Gynecological indications

  1. Recurrent spontaneous abortions: in this case, 1/17 couples will carry a familial aberration in a balanced form, most frequently a translocation. When these are transmitted in an unbalanced form, partial monosomy or trisomy may ensue, often leading to spontaneous abortion.
  2. Sterility in males with azoospermia or oligospermia (sperm count inferior to 10 million/ ml), with or without testicular atrophy. This may be due to gonosomal or autosomal abnormalities, the latter occasionally impairing fertility even in a balanced form (the degree of impairment varying from mild reproductive difficulties to total infertility).
  3. Sterility in females: primary or secondary amenorrhea; premature ovarian failure; gonadal dysgenesis. Usually the X chromosome is present in an abnormal number, in all cells or as a mosaic. See Table 2 for examples of chromosomal abnormalities found in 258 subfertile patients.

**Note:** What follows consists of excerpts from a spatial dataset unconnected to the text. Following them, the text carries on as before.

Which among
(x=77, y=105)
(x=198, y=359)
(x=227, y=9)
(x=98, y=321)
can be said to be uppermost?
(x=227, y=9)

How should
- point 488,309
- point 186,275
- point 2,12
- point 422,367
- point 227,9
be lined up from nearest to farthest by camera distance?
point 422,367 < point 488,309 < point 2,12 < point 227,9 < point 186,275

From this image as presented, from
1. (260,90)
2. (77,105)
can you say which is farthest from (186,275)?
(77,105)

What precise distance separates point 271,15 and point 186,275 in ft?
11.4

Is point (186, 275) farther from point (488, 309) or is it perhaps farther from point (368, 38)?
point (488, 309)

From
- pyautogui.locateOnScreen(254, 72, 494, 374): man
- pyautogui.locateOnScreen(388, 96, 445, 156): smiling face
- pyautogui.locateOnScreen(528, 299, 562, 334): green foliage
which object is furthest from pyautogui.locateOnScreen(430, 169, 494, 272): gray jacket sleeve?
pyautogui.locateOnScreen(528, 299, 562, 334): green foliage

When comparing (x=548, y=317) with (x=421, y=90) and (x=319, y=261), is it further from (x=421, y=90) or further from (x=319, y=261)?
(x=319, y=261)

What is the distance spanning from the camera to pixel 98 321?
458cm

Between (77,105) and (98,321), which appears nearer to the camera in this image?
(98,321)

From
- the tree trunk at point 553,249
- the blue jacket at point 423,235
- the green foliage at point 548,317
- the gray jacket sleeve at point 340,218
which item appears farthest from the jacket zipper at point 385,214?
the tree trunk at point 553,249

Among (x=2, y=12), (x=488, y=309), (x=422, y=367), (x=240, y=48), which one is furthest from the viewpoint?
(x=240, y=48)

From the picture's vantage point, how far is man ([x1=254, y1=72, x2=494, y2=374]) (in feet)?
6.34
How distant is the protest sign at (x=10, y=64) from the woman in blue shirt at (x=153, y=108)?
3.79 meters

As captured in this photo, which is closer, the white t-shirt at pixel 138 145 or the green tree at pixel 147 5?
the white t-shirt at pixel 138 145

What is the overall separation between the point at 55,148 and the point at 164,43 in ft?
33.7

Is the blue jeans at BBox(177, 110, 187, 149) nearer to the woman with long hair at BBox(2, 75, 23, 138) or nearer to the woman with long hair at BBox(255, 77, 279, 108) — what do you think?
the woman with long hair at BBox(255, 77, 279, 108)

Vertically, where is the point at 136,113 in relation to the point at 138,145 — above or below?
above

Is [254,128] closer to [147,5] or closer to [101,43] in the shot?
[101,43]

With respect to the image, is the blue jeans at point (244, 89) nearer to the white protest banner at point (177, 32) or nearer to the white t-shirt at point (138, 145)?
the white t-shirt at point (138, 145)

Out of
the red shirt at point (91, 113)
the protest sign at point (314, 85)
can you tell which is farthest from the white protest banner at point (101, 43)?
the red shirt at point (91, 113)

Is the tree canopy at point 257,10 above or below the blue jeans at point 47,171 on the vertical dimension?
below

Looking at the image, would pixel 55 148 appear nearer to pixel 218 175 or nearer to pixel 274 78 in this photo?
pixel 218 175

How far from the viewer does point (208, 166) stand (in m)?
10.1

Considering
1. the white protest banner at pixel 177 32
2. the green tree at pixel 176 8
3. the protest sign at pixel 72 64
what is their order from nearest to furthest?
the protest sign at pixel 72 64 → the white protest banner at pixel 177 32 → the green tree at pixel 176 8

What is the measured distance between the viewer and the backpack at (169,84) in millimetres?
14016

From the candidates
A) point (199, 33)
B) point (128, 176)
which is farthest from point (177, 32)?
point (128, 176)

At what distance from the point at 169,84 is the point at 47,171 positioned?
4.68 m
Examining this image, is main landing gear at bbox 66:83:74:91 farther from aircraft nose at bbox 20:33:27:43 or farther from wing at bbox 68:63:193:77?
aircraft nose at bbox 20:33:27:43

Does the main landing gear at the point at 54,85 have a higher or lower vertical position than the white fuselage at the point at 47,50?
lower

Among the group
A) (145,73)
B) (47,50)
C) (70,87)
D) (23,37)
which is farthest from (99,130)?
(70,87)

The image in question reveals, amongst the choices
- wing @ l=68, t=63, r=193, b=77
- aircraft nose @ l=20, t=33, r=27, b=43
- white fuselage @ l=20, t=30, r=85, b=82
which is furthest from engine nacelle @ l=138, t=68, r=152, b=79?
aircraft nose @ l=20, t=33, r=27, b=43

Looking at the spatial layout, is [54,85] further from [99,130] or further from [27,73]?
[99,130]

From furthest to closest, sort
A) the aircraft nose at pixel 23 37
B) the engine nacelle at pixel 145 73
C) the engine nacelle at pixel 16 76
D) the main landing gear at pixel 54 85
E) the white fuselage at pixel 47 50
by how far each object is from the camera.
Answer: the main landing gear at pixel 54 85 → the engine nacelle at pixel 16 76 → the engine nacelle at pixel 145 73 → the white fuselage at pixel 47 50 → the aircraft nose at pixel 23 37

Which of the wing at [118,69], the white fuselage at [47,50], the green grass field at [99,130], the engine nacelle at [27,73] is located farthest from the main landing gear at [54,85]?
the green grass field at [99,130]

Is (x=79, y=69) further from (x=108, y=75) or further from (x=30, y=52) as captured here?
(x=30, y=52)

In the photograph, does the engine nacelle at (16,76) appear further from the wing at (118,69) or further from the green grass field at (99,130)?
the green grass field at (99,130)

It is well to bear in mind that a single chromosome carries several thousand genes, and that monogenic disorders, or even those involving several genes cannot be determined by cytogenetic techniques alone, the purpose or which is to detect major aberrations, involving chromosome number or structure.

Nonetheless, karyotyping remains the essential tool for analysis of some forms of reproductive difficulties, in prenatal screening, and in the diagnosis of a number of relatively frequent clinical syndromes.

References

  1. Gelehter, T.D., and Collins, F.S. (1990): In: Principles of medical genetics. Williams & Wilkins, Baltimore.
  2. Navarrete, C., and Salamanca F. (1986): Ann. Genet. (Paris), 29:98-103.
  3. Thompson, M.W., McInnes, R.R., and Willard, H.F. (1991): In: Genetics in medicine. W.B. Saunders Co., Londres.